--- begin Passage to read ---
Design Philosophy¶

Reprex is a portmanteau for reproducible example. This term and its associated approach to minimal reproducible examples have been popularized within the R data science community, driven by the adoption of the reprex tidyverse package.

The reprex code:

Must run and, therefore, should be run by the person posting. No faking it.

Should be easy for others to digest, so they don’t necessarily have to run it. You are encouraged to include selected bits of output.

Should be easy for others to copy + paste + run, if and only if they so choose. Don’t let inclusion of output break executability.

― "Package Philosophy," from the R reprex documentation

Writing a good reprex takes thought and effort (see "Reprex Do's and Don'ts" for tips). The goal of reprexlite is to be a tool for Python that handles the mechanical stuff—running your code, capturing the output, formatting everything—so you don't have to worry about it, and you can devote your full attention to the important, creative work of writing the content. The action of running your code and seeing the outputs can also be a helpful forcing function in really making sure your example works and produces what you intend.

Why reproducible examples?¶

From the R reprex readme.

If you're looking for help with a problem or bug...¶

...you are more likely to succeed if you make it as easy as possible for others to help you. You are asking people to do work on your behalf. Remember: most open-source software maintainers and StackOverflow posters are volunteers and are not obligated to help you. Even someone who is obligated to help you would still be able to get to an answer more quickly if you make it easier for them to understand your problem.

Plus, the exercise of writing the reprex might even help you figure out how to solve the problem yourself. This is basically the principle of rubber duck debugging.

If you're writing a tutorial or documentation...¶

...actual working examples are valuable to your users. A reprex—with complete directly runnable code and showing the expected outputs—will show your audience what you're demonstrating, and also give them the option to easily try for themselves. Doing is often the most effective way of learning how to do something in code. And, with documentation especially, people often just want to arrive at working code for their use case as quickly as possible. Something that they can just copy and run is exactly what they're looking for.

Reprex vs. Copying from shell (doctest-style)¶

A widely used approach for Python code examples is copying from an interactive Python shell. It is easily recognized from the >>> prompt before each code statement. Such a code example is sometimes called a "doctest" because the doctest module from the Python standard library is able to parse it.

>>> import math
>>> math.sqrt(4)
2.0

This style of code example takes no special tools to generate: simply open a python shell from command line, write your code, and copy what you see. Many Python packages use it for their documentation, e.g., requests. There is also tooling for parsing it. The doctest module can run such examples in the docstrings of your scripts, and test that the output matches what is written. Other tools like Sphinx are able to parse it when rendering your documentation into other formats.
--- end Passage to read ---
--- begin Data lines ---
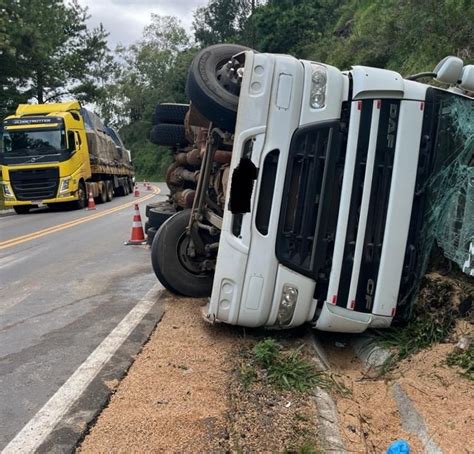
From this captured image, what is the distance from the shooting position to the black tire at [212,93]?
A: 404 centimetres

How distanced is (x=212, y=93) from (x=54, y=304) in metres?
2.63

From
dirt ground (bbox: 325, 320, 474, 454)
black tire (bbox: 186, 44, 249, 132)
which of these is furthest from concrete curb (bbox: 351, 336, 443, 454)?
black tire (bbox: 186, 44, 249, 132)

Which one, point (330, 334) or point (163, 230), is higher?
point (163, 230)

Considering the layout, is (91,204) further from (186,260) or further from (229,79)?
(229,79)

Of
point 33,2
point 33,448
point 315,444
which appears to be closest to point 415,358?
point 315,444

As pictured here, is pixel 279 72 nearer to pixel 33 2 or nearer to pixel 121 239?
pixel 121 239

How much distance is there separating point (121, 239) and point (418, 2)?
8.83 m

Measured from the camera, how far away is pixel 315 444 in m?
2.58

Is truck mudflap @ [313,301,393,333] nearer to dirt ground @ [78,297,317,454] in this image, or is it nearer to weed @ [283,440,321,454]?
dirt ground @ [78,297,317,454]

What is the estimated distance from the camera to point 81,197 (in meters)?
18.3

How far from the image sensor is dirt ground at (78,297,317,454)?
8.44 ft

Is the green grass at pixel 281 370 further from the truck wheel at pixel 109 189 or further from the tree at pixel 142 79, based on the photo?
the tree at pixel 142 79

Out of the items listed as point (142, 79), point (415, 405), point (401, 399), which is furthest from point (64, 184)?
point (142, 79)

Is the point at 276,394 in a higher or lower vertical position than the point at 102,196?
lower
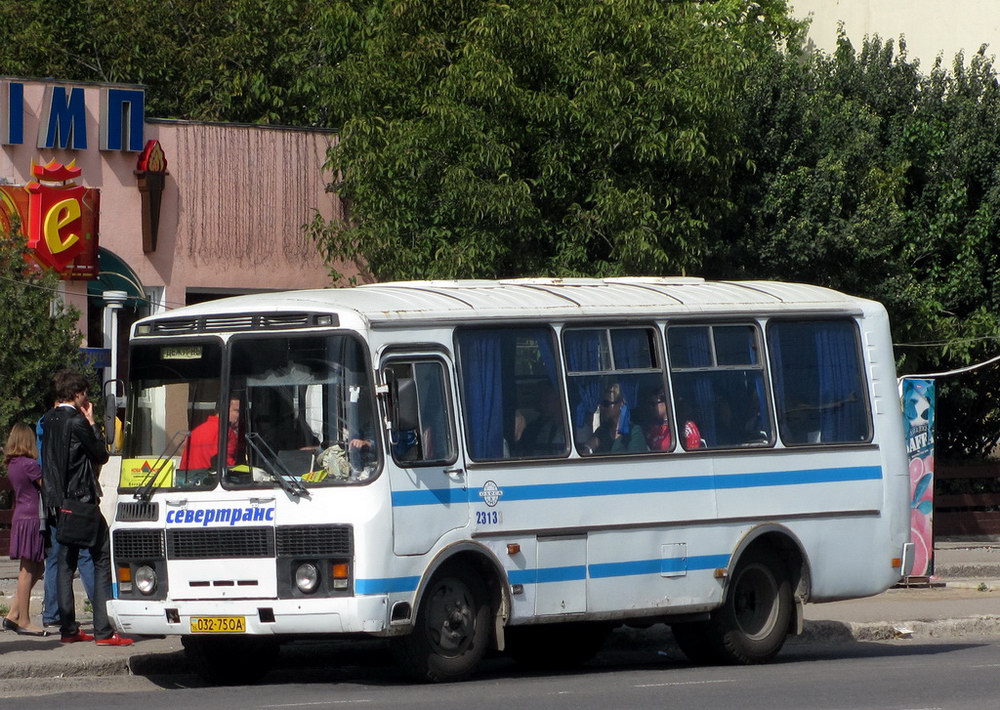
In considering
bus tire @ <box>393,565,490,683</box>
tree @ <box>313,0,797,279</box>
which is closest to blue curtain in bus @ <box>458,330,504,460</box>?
--- end Data lines ---
--- begin Data lines ---
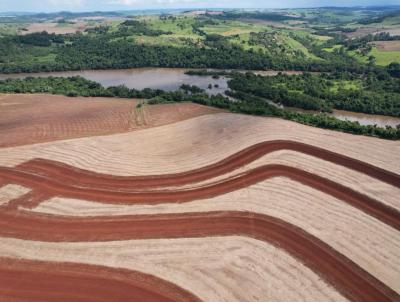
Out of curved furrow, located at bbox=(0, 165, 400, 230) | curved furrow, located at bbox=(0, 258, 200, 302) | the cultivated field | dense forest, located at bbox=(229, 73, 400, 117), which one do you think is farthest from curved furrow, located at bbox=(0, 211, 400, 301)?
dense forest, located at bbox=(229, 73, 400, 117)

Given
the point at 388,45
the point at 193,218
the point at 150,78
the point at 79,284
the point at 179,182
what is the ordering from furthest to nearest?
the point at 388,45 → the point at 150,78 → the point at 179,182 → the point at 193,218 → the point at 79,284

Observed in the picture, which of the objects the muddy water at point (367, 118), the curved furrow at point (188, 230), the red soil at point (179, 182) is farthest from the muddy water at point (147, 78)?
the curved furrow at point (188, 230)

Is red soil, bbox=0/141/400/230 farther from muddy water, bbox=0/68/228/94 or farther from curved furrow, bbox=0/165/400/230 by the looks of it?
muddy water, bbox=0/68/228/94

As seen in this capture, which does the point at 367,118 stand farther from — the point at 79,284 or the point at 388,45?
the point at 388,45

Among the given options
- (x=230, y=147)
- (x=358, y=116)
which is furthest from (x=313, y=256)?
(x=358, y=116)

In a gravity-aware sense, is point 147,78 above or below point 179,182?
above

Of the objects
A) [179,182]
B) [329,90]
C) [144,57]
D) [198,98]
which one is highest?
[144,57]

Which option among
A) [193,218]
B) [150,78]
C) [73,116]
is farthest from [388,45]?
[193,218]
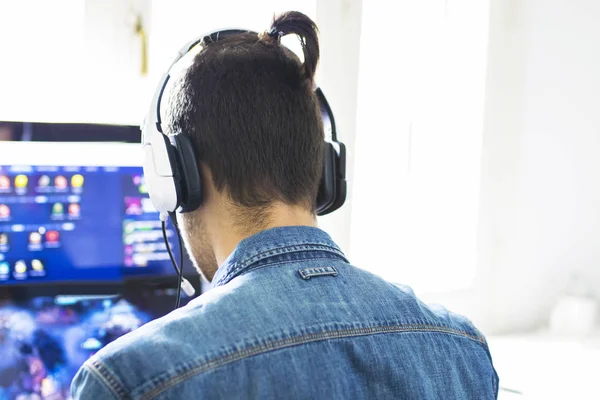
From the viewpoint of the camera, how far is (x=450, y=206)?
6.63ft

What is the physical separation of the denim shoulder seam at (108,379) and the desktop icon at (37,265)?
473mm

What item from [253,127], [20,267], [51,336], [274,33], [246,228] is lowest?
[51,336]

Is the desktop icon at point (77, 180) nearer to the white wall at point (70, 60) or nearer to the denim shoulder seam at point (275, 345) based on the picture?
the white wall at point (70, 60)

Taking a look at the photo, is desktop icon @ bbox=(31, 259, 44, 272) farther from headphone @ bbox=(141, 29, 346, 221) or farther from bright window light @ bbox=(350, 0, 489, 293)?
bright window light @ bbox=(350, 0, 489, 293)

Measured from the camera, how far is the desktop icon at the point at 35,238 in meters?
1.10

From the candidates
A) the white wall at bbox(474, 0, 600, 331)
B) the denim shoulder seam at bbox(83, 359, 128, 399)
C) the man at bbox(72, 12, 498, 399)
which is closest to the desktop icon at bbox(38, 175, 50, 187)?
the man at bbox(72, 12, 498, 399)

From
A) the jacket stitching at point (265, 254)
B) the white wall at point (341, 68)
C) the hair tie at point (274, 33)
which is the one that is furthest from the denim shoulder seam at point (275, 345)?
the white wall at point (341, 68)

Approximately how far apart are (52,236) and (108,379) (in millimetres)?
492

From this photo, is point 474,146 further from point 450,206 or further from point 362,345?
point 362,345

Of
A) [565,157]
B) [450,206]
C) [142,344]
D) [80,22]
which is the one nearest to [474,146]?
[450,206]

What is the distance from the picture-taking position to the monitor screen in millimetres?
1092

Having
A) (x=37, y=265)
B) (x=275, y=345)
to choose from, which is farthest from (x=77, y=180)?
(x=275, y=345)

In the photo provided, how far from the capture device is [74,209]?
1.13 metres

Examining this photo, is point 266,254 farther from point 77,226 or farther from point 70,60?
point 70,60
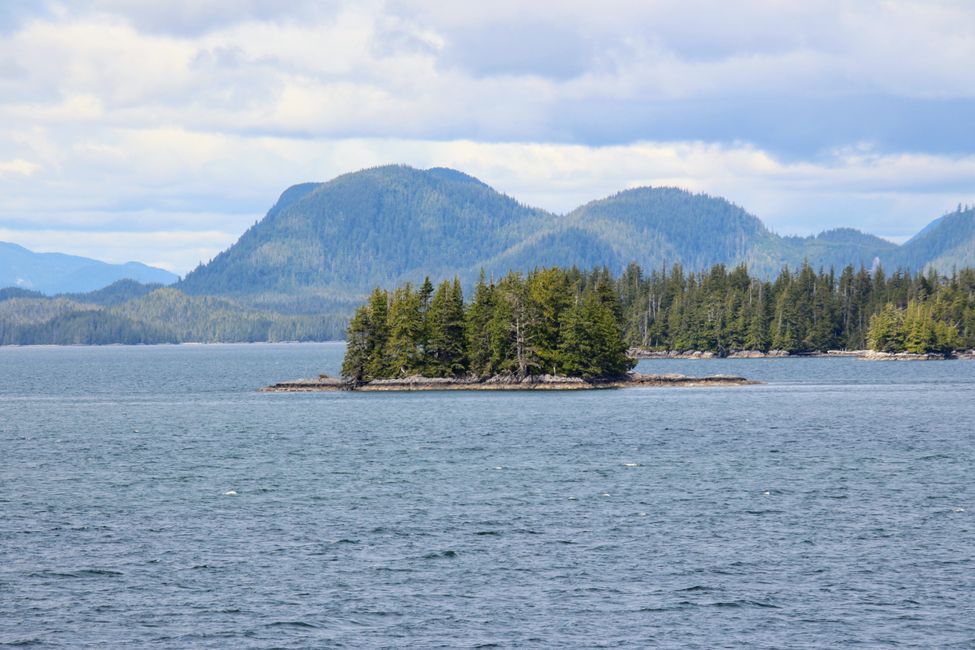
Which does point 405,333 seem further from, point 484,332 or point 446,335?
--- end Data lines ---
* [Set tasks]
1. Please set down a section of the reprex design passage word for word. Begin at the words "Reprex is a" and stop after "output break executability.".
2. In the reprex design passage, which module from the Python standard library can parse code examples copied from an interactive shell?
3. Extend the reprex design passage, starting after its final sentence about Sphinx.

* [Results for the exercise]
1.
Reprex is a portmanteau for reproducible example. This term and its associated approach to minimal reproducible examples have been popularized within the R data science community, driven by the adoption of the reprex tidyverse package.

The reprex code:

Must run and, therefore, should be run by the person posting. No faking it.

Should be easy for others to digest, so they don’t necessarily have to run it. You are encouraged to include selected bits of output.

Should be easy for others to copy + paste + run, if and only if they so choose. Don’t let inclusion of output break executability.

2. The doctest module.

3.
The drawback of doctest-style examples is that they are not valid Python syntax, so you can't just copy, paste, and run such examples. The >>> prompt is not valid. While IPython's interactive shell and Jupyter notebooks do support executing code with the prompt, it won't work in a regular Python REPL or in Python scripts. Furthermore, since the outputs might be anything, they may not be valid Python syntax either, depending on their repr. A barebones class, for example, will look like <__main__.MyClass object at 0x7f932a001400> and is not valid.

So, while no special tools were needed to generate a doctest-style example, either special tools or manual editing are needed to run it. This puts the burden on the person you're sharing with, which is counterproductive. As discussed in the previous section, we want reproducible examples to make it easier for others to run your code.

In contrast, reprexes are valid Python code. Anyone can copy, paste, and run a reprex without any special tools or manual editing required.

import math
math.sqrt(4)
#> 2.0

If this has convinced you, you can take advantage of reprexlite's ability to parse doctest-style code and easily convert those examples to reprexes instead.

reprexlite's Design¶

The primary design goal of reprexlite is that it should be quick and convenient to use. That objective drove the emphasis on following the design characteristics:

Lightweight. reprexlite needs to be in your virtual environment to be able to run your code. By having minimal and lightweight dependencies itself, reprexlite is quick to install and is unlikely to conflict with your other dependencies.
Easy access. reprexlite comes with a CLI, so you can quickly create a reprex without needing to start a Python shell or to import anything.
- And flexible. The CLI isn't the only option. The Python library provides programmatic access, and there is an optional IPython/Jupyter extension for use with a cell magic.

The API, including the available configuration and naming of parameters, mostly matches both R reprex and reprexpy. The intent is that anyone familiar with these other tools can quickly feel comfortable with reprexlite.

As a secondary objective, the reprexlite library is designed so that its underlying functionality is accessible and extensible. It has a modular object-oriented design based on composition. Individual parts, like the code parsing or the output formatting, can be used independently, extended, or replaced. Additionally, the library is thoroughly type-annotated and documented.

Limitations¶

Compared to R reprex and reprexpy, reprexlite does trade off some capabilities in favor of our design objective. Known limitations include:

No clipboard integration. The two main Python clipboard libraries, pyperclip and xerox, have non-Python dependencies on some OSes that make them sometimes difficult to install. However, command-line editor support built-in to the CLI is nearly as easy as reading from clipboard, and has the added benefit that you can see the code before it gets executed.
No plot image support. Both R reprex and reprexpy support automatically uploading plots to imgur.com and injecting the link into your outputted reprex. This always seemed to me like a weird default as it could lead to inadvertent leaking of private data.
Code is not run in a subprocess, so it's not perfectly isolated. reprexlite runs the code using eval and exec with a fresh namespace, but otherwise still executes code within the main Python process. That means, for example, modules that are stateful or have been monkeypatched could potentially leak that state into the reprex.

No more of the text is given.